WHAT TO PRODUCE —
Every line below between the line holding "I am so excited" and the line holding "I am so proud", inclusive, should be repeated exactly, and all other lines omitted.

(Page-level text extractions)
• • • •

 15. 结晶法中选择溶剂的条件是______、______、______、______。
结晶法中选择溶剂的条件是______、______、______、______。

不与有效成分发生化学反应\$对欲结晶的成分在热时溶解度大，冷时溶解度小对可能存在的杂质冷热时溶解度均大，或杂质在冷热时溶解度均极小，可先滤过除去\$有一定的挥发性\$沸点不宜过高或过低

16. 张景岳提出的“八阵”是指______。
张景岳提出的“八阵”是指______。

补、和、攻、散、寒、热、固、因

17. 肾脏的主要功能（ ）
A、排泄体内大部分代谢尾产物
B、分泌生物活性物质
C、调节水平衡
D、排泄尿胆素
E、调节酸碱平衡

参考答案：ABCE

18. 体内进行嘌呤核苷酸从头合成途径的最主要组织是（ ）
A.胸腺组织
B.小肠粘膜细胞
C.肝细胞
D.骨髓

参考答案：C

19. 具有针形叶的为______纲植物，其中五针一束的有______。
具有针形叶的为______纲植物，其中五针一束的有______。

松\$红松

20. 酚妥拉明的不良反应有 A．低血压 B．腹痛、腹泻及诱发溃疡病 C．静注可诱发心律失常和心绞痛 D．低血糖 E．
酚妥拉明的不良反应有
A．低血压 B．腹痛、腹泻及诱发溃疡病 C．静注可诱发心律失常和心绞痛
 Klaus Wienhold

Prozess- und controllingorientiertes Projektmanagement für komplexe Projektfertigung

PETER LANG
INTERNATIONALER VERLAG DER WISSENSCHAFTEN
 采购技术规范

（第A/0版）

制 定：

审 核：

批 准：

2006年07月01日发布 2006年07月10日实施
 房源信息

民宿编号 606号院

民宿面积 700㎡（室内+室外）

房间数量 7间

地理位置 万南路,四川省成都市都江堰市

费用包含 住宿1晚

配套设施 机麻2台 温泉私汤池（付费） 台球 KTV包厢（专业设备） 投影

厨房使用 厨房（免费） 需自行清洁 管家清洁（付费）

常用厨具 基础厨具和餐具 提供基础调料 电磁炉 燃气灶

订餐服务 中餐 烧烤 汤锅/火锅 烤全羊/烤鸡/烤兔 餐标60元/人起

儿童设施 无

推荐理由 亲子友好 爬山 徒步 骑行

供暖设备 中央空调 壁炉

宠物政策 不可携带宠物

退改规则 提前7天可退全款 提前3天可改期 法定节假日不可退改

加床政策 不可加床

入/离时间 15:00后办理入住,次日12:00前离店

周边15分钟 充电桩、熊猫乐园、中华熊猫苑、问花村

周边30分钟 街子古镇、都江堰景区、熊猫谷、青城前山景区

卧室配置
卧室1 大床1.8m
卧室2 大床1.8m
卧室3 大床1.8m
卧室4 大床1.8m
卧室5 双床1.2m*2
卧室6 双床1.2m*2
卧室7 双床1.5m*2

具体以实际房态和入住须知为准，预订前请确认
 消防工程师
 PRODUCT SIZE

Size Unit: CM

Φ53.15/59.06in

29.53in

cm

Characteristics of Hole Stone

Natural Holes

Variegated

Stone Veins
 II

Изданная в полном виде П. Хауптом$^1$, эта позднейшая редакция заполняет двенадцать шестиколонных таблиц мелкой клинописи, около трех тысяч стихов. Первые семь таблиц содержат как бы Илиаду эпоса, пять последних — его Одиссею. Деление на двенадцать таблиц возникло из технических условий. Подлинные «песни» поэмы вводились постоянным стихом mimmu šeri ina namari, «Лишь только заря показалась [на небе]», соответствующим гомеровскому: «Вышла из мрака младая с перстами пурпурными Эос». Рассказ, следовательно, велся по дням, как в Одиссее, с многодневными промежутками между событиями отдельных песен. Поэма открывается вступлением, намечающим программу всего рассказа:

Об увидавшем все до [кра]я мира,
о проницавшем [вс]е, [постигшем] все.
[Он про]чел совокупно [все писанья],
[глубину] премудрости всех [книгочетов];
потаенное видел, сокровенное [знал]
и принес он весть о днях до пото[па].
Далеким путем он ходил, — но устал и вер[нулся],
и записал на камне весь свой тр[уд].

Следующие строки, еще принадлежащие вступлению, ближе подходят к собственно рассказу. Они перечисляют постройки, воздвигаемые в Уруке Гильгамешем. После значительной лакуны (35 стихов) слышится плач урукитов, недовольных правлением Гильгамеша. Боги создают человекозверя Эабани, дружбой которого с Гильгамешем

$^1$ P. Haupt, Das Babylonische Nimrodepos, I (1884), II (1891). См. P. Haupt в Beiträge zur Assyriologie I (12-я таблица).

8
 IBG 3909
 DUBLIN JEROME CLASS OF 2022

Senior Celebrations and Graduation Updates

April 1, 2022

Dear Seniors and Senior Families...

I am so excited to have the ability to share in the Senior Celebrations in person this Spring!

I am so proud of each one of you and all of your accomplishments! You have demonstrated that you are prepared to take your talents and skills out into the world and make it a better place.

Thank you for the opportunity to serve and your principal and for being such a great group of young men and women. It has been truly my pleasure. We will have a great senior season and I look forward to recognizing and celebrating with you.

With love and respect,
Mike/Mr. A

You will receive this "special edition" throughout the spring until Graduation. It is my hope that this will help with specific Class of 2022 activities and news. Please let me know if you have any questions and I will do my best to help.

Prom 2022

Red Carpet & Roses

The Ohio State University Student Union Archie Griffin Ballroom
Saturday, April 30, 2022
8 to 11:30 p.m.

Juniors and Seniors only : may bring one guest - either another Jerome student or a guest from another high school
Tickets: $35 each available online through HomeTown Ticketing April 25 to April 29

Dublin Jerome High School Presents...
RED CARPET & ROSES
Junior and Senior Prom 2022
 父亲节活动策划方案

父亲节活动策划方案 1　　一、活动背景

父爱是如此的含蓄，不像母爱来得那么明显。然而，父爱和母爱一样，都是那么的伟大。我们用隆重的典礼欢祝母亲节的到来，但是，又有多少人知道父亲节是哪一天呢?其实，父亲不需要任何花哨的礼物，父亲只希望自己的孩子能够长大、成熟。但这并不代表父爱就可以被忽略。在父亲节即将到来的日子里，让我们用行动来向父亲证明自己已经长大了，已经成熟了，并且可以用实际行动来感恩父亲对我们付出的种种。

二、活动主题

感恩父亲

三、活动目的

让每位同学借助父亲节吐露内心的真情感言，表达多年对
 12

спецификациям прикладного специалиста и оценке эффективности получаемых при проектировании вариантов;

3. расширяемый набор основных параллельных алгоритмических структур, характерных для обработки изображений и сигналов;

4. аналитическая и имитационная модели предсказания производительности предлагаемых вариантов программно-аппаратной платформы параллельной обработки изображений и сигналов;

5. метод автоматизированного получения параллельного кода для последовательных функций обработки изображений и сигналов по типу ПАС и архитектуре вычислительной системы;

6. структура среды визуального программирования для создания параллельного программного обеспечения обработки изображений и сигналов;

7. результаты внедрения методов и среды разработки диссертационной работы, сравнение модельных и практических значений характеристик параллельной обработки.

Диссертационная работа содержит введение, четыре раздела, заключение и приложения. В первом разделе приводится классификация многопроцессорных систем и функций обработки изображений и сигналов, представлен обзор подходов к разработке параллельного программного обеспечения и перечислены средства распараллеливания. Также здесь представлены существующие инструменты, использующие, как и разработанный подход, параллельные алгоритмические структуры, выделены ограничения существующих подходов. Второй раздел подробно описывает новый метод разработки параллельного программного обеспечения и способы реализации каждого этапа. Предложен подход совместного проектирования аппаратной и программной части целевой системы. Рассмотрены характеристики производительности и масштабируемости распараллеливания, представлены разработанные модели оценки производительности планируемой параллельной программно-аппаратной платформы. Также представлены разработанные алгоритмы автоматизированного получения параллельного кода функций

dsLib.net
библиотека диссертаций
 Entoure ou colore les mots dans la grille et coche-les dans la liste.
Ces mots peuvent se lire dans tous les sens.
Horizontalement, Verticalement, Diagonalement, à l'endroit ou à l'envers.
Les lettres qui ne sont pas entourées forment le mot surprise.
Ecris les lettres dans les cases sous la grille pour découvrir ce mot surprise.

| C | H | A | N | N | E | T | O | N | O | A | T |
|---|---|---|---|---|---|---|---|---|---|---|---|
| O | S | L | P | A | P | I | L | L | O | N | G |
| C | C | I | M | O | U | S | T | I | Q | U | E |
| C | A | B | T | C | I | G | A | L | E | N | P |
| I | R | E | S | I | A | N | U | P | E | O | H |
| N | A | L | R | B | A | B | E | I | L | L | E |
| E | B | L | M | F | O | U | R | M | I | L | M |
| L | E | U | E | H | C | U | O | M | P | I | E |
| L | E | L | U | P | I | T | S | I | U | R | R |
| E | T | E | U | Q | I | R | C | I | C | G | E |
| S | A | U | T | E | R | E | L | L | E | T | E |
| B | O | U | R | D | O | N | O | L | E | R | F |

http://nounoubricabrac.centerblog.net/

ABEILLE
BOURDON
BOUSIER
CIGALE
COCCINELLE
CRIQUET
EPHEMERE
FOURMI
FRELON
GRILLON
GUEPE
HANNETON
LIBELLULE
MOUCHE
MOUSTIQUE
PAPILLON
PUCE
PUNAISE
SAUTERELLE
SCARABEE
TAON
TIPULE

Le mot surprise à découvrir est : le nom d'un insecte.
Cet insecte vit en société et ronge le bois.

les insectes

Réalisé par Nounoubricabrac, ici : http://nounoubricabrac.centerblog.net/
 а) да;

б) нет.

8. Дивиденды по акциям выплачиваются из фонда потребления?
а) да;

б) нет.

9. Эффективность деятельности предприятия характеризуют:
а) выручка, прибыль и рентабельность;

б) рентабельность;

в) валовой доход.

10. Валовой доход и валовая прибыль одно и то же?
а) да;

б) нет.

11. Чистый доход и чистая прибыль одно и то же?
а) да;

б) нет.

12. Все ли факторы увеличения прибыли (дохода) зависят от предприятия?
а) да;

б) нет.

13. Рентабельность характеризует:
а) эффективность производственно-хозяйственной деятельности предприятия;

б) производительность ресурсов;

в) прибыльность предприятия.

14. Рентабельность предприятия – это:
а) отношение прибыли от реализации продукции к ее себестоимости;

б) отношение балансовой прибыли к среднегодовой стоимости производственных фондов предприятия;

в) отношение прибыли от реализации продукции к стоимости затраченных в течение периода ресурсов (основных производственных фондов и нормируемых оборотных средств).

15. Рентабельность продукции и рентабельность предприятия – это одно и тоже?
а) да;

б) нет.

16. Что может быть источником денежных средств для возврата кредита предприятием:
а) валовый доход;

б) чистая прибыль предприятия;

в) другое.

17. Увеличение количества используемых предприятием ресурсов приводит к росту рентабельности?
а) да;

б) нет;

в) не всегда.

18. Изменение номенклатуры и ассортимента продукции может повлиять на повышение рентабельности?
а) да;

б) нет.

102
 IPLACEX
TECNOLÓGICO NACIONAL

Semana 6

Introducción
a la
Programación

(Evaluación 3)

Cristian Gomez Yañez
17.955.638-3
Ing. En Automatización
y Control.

• • • •

EXERCISE RESPONSE —
I am so excited to have the ability to share in the Senior Celebrations in person this Spring!

I am so proud of each one of you and all of your accomplishments! You have demonstrated that you are prepared to take your talents and skills out into the world and make it a better place.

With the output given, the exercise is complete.